Like many of the stories in The End Times: Quick Reads Subscription, The Siege of Nagarrond is filled with battle descriptions. Here though, the focus is really on three core battles, each of which features Valkia the Bloody. Two of the battles are with Kouran Darkhand and the final one is with Malekith and his black dragon. Of course it’s not just the final battle showcased in The Siege of Nagarrond, but the final battle ever for Valkia the Blood. It’s a shame as she was one of the few female characters in Warhammer Fantasy and one of the fewer still with an actual model and stats for gaming. With her death all we really have left are Nefertata and Khalida (As a Tomb Kings player, I’m thankful my ladies are still intact!). Oh and Alarielle the Everqueen for the elves. Well, this is The End Times and so many characters are dying; you couldn’t give the few female characters in Warhammer a pass just because they are ladies.

The Siege of Nagarrond is a good story, despite its high cost to low page count ratio.

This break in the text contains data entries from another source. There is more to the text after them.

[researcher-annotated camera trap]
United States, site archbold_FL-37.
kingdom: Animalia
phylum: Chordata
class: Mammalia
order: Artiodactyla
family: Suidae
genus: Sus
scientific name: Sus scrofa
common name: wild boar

At this point though, you shouldn’t be surprised by Games Workshop’s insane fiction prices, but hopefully the higher cost of these things goes into what the author’s pocket, but I doubt it. If you’re a fan of Valkia and/or the Dark Elves of Warhammer Fantasy, this is a really good read. It’s nice to get some concrete details about the siege instead of passing remarks about it in The End Times sourcebooks. You get to see a lot of characterization and depths in these thirty-five pages. Even if you are relatively new to Warhammer Fantasy or have never read a Valkia or Dark Elves story before, you will walk away with a pretty good understand of who the main characters are. Darkhand, Kruath and Valkia are especially well written and it’s a shame we won’t be seeing any of them in Ninth Edition when it comes out in a few months. All in all, this is a fine story and the only thing to be disappointed by in it is the price, and that’s no fault of the author.

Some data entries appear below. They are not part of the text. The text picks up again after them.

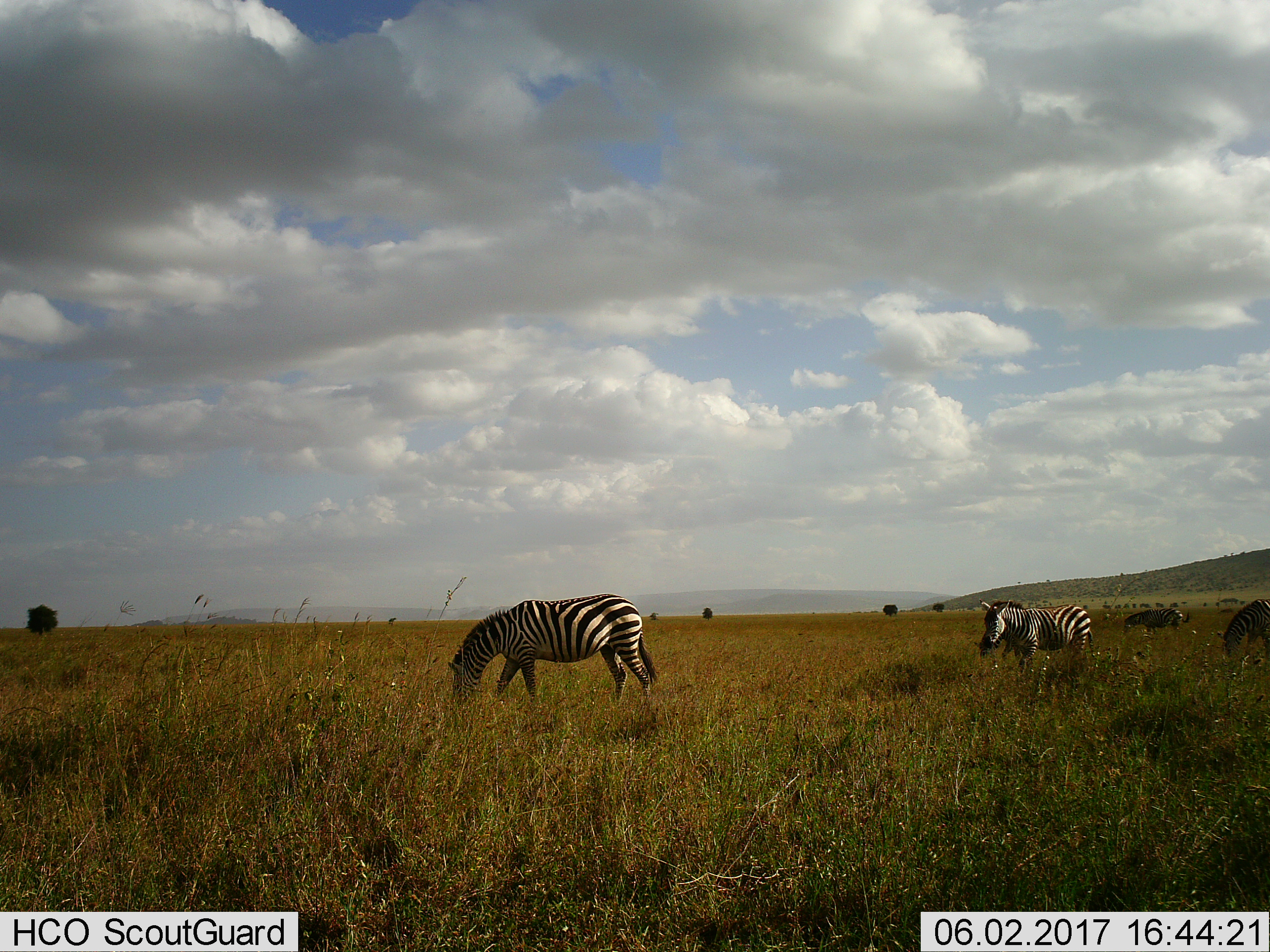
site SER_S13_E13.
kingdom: Animalia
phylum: Chordata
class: Mammalia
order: Perissodactyla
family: Equidae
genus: Equus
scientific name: Equus quagga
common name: plains zebra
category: zebraplains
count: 5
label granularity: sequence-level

So The End Times: Quick Reads Subscription is over. For fifteen and a half USD, you get 144 pages of content. That’s pretty expensive, even for Games Workshop where their 400 page novels usually run that much. Still four of the five stories are well worth reading and if you’re a Warhammer Fantasy fan, you will enjoy the content here. It is what it is. If you’re going to buy some of the stories, you might as well got the subscription route and save yourself three dollars or so.